*Passage to read*
──────────────────────────────
Home Entertainment News STUDY: California’s Film Industry Can Not Compete with Georgia

STUDY: California’s Film Industry Can Not Compete with Georgia


A new study suggests California filming incentives are not enough to compete with other states and countries.

According to a new report by the Los Angeles Times, California taxpayers pay out $330 million each year in financial incentives intended to persuade producers to film in the state. But even after millions in incentives, California is struggling to keep up with the competition.

The Milken Institute issued a new report on Thursday that Georgia and New York continue to out-compete with California for its tax dollars when it comes to attracting major Hollywood productions. Also, United Kingdom’s lucrative filming incentives are beating California’s film industry.

The report suggests California boost or even exceed New York’s $420 million filming incentives to keep up. It also recommends the state spend more money to attract larger-budget productions and indie films.

That said, California’s tax program has attracted long-running TV series, which has helped boost TV production in the state. But, movie production has not increased. Besides Paramount Pictures’ Bumblebee and Disney’s Captain Marvel, which Project Casting shared casting calls for, there have been very few movies filming in the state.
──────────────────────────────
*Given information*
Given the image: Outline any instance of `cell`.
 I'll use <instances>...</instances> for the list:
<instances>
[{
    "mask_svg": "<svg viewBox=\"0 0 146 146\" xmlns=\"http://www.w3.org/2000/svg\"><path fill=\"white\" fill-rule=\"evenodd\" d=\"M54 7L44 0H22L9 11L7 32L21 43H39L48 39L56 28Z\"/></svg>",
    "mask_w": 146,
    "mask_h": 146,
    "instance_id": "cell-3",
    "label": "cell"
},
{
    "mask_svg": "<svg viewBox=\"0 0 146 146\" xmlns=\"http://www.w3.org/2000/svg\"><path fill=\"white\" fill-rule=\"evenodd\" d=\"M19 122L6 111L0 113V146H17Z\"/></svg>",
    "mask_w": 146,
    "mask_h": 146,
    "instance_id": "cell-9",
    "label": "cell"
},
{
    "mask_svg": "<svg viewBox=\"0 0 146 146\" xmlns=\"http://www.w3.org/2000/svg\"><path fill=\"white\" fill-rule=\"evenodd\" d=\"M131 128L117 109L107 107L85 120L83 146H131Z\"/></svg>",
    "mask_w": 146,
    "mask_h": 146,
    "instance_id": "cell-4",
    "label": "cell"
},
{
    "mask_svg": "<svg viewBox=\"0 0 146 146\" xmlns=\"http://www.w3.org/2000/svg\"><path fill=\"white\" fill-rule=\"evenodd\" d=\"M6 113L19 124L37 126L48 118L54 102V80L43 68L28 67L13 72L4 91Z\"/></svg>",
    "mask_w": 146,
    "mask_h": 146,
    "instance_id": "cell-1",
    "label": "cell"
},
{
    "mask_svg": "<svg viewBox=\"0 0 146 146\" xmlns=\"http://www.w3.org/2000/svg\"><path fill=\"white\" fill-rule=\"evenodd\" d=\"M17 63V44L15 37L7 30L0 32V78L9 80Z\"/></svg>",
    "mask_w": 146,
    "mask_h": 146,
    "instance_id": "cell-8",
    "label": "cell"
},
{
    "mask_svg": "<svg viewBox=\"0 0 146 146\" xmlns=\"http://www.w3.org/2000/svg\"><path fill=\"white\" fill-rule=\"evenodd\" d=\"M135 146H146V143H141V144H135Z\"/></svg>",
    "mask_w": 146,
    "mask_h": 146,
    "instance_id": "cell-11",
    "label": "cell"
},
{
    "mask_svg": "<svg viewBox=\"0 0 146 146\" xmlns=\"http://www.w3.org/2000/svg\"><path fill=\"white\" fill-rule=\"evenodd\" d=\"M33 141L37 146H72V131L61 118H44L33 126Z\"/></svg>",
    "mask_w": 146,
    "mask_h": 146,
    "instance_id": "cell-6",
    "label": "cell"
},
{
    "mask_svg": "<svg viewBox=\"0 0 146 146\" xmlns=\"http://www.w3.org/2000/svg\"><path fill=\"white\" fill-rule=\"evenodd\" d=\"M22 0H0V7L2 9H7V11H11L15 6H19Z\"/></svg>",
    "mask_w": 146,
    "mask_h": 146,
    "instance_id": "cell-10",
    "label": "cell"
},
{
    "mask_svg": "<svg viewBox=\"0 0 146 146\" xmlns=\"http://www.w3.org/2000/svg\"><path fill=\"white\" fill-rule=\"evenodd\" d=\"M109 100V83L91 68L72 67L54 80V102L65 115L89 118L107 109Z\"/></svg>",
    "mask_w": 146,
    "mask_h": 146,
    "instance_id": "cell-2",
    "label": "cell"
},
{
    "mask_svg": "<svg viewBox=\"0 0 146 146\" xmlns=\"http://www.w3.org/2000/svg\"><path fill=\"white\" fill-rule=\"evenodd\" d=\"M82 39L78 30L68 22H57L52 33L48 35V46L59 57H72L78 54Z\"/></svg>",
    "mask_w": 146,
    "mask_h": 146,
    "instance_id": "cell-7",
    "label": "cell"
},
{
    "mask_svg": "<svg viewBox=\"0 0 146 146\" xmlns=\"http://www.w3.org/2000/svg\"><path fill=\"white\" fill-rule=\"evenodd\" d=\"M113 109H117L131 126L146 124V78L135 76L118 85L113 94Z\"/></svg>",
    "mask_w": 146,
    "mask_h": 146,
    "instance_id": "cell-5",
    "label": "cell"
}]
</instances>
──────────────────────────────
*Your goal*
From the article on California's film incentives, reproduce the passage starting with "A new study" and going on through "California’s film industry.", word for word.

*Solution to this task*
A new study suggests California filming incentives are not enough to compete with other states and countries.

According to a new report by the Los Angeles Times, California taxpayers pay out $330 million each year in financial incentives intended to persuade producers to film in the state. But even after millions in incentives, California is struggling to keep up with the competition.

The Milken Institute issued a new report on Thursday that Georgia and New York continue to out-compete with California for its tax dollars when it comes to attracting major Hollywood productions. Also, United Kingdom’s lucrative filming incentives are beating California’s film industry.